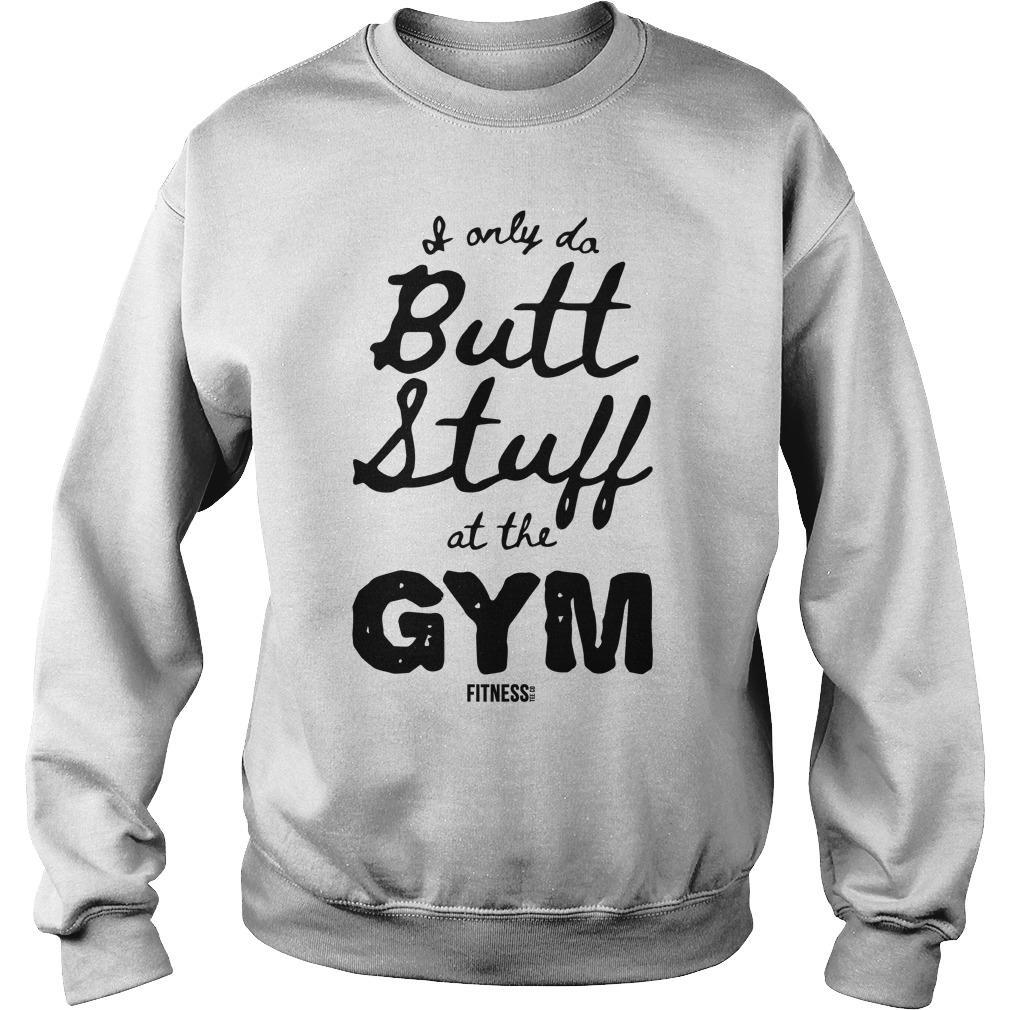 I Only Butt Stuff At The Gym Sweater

* * *

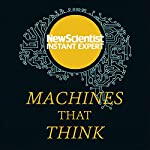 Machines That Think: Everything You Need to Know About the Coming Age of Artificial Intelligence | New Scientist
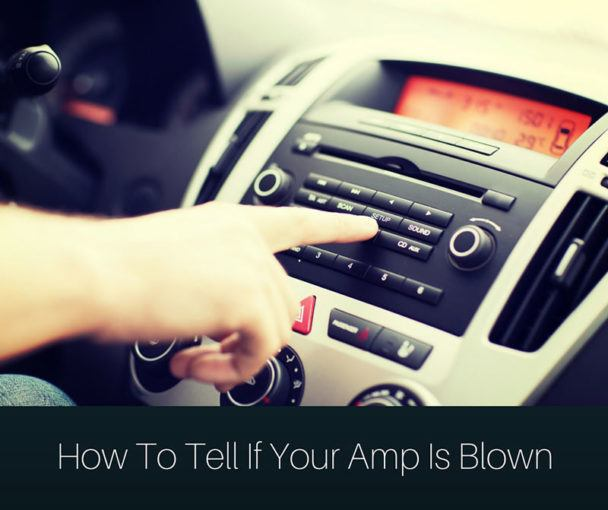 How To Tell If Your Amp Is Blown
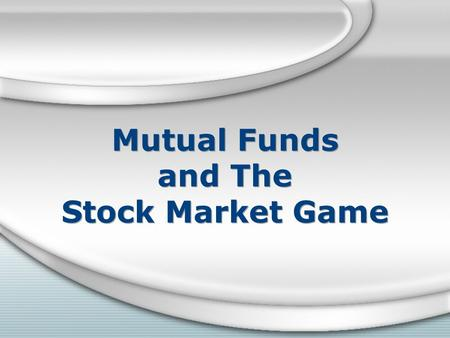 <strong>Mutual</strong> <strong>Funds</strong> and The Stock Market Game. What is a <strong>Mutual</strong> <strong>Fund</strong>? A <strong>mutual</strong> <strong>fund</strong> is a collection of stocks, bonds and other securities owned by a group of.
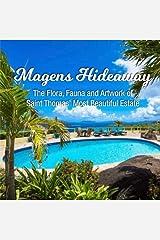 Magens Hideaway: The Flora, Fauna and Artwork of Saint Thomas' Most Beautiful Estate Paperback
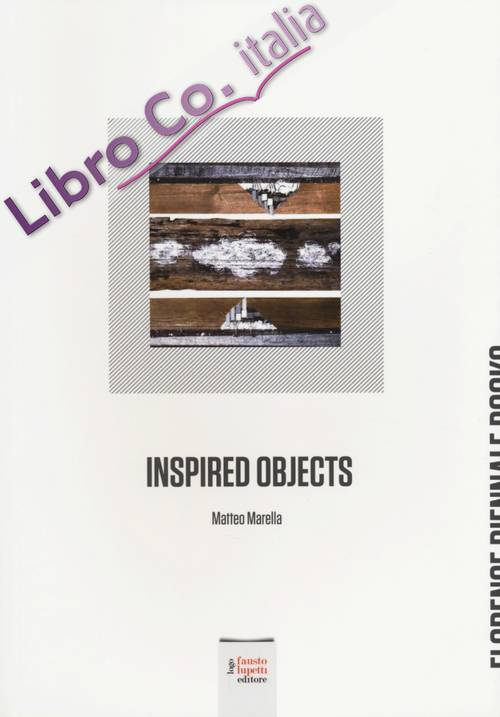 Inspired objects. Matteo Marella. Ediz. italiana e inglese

> [Exercise aim]: Please return the material above only from the line that holds "How To Tell If Your Amp Is Blown" through the line that holds "Inspired objects. Matteo", exactly as it stands, ends included and pictures omitted.

> [Response area]:
 How To Tell If Your Amp Is Blown
 <strong>Mutual</strong> <strong>Funds</strong> and The Stock Market Game. What is a <strong>Mutual</strong> <strong>Fund</strong>? A <strong>mutual</strong> <strong>fund</strong> is a collection of stocks, bonds and other securities owned by a group of.
 Magens Hideaway: The Flora, Fauna and Artwork of Saint Thomas' Most Beautiful Estate Paperback
 Inspired objects. Matteo Marella. Ediz. italiana e inglese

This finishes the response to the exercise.